Select Greater Philadelphia president Tom Morr is expanding his stump speech.
In his presentation of the organization’s regional report yesterday, tucked between the usual facts about local higher education attainment and the diverse makeup of the region’s industries was a whole slide about the city’s “entrepreneurial ecosystem,” namely highlighting the region’s more than 20 coworking spaces and incubators.
It seems that the region’s burgeoning coworking scene is now a selling point for Select Greater Philadelphia, the economic development arm of the Chamber of Commerce. Old City coworking pioneer Indy Hall even gets a few photos in the physical copy of the Regional Report.
Select Greater Philadelphia has helped about 90 firms and 4,000 jobs relocate to the region since it was founded in 2003, Morr said.
Last month, it invited about seven international journalists to tour the region’s tech entrepreneurship scene in an effort to get global coverage.
“So far, the coverage has been uniformly positive,” said Morr, noting that two international media outlets had already written about the trip.
Here are five big numbers from the report, which is meant to be a guide to why businesses should relocate here:
- $390.3 billion: Greater Philadelphia’s Regional Gross Product
- 151,400: Number of workers employed in STEM, amounting to 5.4 percent of the region’s total employment. That number (151,400) is 10 percent more than the national average.

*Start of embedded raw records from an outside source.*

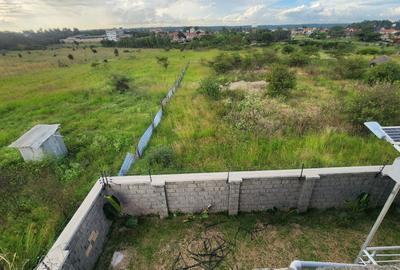 0.4 ha Land at Masai Lodge - 3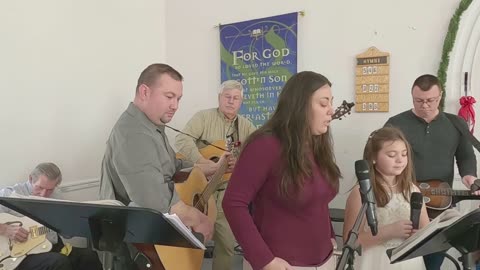 Opening and Wprship Music Only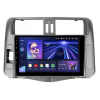 Штатная магнитола Teyes CC3 6/128 ГБ для Toyota Land Cruiser Prado 150 2009-2013 на Android 10.0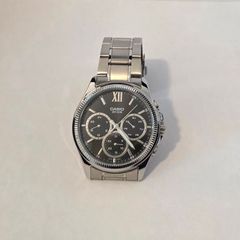 Casio watch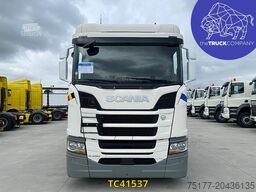 Scania R 450 ADR AT/FL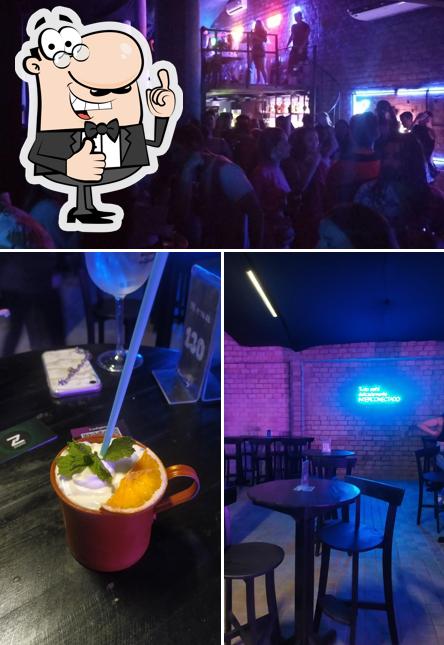 Radar Pub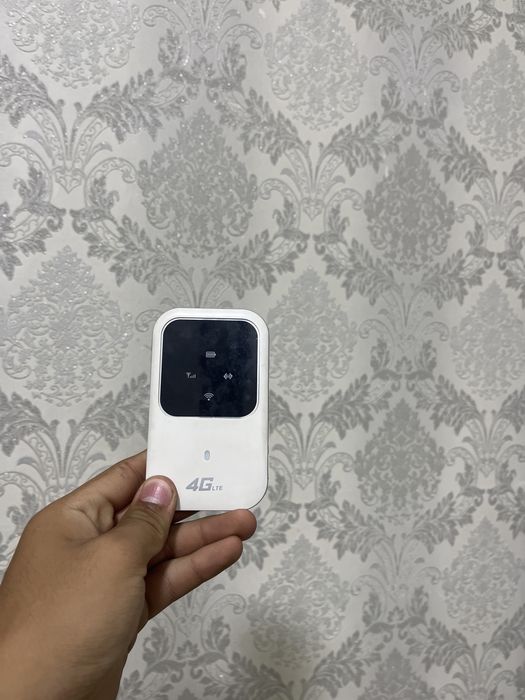 Wi-Fi почти новый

- 24,408: Master’s degrees awarded in 2012. The region’s colleges and universities award almost five percent more Master’s Degrees per total degrees awarded than the national average.
- $10.2+ billion: The amount the region spends on research & development. The private sector make up $8.9 billion, while universities spent more than $1.3 billion on research and development.
- $194,048: The median sales price of a Philadelphia region house in 2012 (Q2).